In the third of our exclusive classical masterclass video series, Carlos Bonell demonstrates his tremolo technique to Bridget Mermikides.
The amazing Carlos Bonell presents his third video on classical-guitar technique.
Tremolo really is a great effect, and although you do often hear a similar sound coming from other stringed instruments - mandolin in particular - the way it’s performed on the classical guitar is unique. Tremolo is a way of creating a melodic line by repeating the same note in quick succession. On classical guitar this is done using three fingers of the picking hand and is combined with a bass line played by the thumb.
This month Carlos takes us through the steps of playing an arpeggio using ‘pami’ across different strings and gradually bringing in the fingers to repeat on the same string (Ex 1 and 2). The idea is to achieve fluency in the technique by using the same reflex action as with a repeated downwards arpeggio.

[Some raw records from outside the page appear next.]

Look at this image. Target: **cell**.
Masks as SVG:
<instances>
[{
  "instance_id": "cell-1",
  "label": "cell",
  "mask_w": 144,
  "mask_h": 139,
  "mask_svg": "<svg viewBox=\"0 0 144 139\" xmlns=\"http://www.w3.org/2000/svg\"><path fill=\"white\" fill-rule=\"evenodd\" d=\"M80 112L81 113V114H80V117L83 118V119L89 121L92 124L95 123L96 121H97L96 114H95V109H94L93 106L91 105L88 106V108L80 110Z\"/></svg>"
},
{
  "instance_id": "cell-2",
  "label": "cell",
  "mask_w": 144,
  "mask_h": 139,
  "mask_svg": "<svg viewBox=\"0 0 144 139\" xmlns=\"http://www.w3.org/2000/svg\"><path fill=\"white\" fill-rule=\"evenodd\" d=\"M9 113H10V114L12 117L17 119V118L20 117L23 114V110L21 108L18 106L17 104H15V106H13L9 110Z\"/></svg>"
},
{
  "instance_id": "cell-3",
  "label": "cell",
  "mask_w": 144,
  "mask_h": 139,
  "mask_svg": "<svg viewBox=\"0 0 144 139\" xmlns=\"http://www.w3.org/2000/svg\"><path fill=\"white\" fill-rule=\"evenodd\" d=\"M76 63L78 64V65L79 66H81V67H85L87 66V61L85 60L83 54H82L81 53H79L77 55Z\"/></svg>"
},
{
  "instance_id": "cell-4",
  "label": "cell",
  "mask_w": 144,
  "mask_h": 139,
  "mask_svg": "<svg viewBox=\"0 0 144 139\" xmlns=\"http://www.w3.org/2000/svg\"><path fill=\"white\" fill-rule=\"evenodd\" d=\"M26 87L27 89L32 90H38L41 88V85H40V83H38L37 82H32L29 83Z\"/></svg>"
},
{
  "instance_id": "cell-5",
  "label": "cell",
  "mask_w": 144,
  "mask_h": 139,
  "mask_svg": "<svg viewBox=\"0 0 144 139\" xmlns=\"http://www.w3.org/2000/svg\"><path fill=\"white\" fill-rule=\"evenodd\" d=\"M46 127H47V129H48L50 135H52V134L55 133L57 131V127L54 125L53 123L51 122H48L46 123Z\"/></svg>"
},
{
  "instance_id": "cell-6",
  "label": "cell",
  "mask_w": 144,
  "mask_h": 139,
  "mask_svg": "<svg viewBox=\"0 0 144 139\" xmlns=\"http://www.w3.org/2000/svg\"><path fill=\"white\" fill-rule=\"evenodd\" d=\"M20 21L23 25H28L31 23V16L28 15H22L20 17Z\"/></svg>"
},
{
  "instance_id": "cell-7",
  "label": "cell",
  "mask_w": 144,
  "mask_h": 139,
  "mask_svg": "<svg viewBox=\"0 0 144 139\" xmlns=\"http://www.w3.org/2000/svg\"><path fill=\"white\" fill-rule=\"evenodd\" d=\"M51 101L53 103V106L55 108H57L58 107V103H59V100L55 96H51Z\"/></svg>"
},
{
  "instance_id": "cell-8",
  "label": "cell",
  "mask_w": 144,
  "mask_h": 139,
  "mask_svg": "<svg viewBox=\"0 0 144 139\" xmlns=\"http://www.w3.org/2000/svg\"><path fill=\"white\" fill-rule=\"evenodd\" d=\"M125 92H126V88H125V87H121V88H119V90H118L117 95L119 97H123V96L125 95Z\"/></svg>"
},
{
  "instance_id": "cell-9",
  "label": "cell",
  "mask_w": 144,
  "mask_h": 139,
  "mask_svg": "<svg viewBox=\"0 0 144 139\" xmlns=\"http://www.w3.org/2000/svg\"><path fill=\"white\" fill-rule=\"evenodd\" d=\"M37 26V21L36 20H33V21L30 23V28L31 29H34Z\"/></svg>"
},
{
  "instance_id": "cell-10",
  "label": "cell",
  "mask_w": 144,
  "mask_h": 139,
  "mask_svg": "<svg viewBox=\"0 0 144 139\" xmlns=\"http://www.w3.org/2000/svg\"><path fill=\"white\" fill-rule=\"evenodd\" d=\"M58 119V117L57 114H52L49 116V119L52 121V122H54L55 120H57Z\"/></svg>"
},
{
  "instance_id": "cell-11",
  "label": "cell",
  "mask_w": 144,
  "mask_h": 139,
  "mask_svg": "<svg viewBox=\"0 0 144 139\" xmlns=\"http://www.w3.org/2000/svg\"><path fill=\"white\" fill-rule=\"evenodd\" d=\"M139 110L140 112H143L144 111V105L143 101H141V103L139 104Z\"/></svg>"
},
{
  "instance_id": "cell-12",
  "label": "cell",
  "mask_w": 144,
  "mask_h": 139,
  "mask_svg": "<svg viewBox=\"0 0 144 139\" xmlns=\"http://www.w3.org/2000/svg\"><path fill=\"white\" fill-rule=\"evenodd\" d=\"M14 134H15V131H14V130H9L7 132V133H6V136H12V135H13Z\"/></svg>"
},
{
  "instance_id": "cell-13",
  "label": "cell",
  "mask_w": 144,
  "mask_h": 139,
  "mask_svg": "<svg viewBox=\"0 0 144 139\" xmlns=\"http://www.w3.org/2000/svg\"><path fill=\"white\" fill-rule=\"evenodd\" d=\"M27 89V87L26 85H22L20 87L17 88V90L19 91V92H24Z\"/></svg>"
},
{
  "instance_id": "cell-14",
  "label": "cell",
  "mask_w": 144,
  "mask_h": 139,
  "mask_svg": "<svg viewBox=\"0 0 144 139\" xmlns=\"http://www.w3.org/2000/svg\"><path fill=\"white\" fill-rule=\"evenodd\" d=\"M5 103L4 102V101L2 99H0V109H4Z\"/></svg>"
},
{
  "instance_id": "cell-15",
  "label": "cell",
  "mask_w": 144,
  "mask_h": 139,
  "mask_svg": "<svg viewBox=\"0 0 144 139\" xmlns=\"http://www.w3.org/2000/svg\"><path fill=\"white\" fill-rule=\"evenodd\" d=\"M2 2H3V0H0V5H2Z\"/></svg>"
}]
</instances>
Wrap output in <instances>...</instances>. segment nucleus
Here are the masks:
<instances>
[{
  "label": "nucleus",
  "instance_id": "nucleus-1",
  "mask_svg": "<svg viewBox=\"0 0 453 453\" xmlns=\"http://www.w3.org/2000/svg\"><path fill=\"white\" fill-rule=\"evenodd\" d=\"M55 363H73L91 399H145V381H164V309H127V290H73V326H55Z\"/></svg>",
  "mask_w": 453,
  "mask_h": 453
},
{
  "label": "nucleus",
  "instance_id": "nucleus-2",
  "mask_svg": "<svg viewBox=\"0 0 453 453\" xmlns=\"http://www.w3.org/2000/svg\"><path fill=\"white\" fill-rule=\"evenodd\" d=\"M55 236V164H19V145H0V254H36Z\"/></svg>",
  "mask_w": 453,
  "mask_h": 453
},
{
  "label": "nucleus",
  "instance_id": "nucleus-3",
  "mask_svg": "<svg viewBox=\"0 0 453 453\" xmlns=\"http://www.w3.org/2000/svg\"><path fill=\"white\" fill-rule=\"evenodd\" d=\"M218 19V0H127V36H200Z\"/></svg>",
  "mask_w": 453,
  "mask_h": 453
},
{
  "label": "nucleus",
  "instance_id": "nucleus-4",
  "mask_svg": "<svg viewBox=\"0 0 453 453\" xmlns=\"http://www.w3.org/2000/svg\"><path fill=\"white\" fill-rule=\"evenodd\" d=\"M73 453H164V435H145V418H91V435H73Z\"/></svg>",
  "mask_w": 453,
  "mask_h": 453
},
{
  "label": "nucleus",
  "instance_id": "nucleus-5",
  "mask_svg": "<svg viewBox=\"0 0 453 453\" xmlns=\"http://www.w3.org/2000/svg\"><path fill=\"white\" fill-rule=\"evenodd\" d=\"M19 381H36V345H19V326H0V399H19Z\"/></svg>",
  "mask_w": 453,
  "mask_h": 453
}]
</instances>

Next Carlos talks about the positioning of the fretting hand. A classical guitar has a wide neck and wide spaces between the strings and, unlike electric guitar technique where the thumb reaches around and ‘grips’ the neck, a classical guitarist needs to keep the thumb lower down behind the neck to enable the fingers to reach all of the strings more easily. Also to accommodate the larger fret board size, Carlos demonstrates how ‘pivoting’ the arm from the shoulder rather than fishing with the fingers individually, can help to reach different chords shapes (see Exercises 3 and 4).
The rest stroke, being a heavier stroke, is perfect for playing single-line melodies and also for producing the accent and the rhythmic shape.
Continuing with the fretting hand, Carlos now shows us some useful hammer-on and pull-off exercises. These short exercises use all the combinations between the four fingers and first of all separate the hammer ons and pull offs, before then combining the two. These are very much stamina building exercises and Carlos warns not to push the speed if you feel pain or aching in the arm. It’s a question of gradually increasing what you can manage and being aware and careful when increasing a speed and duration.
These exercises are for building technique and stamina, and need to be practiced with care and attention to how you feel. Carlos warns that if you experience pain you must stop and rest. Little and often is the best way to build up strength in the fretting hand.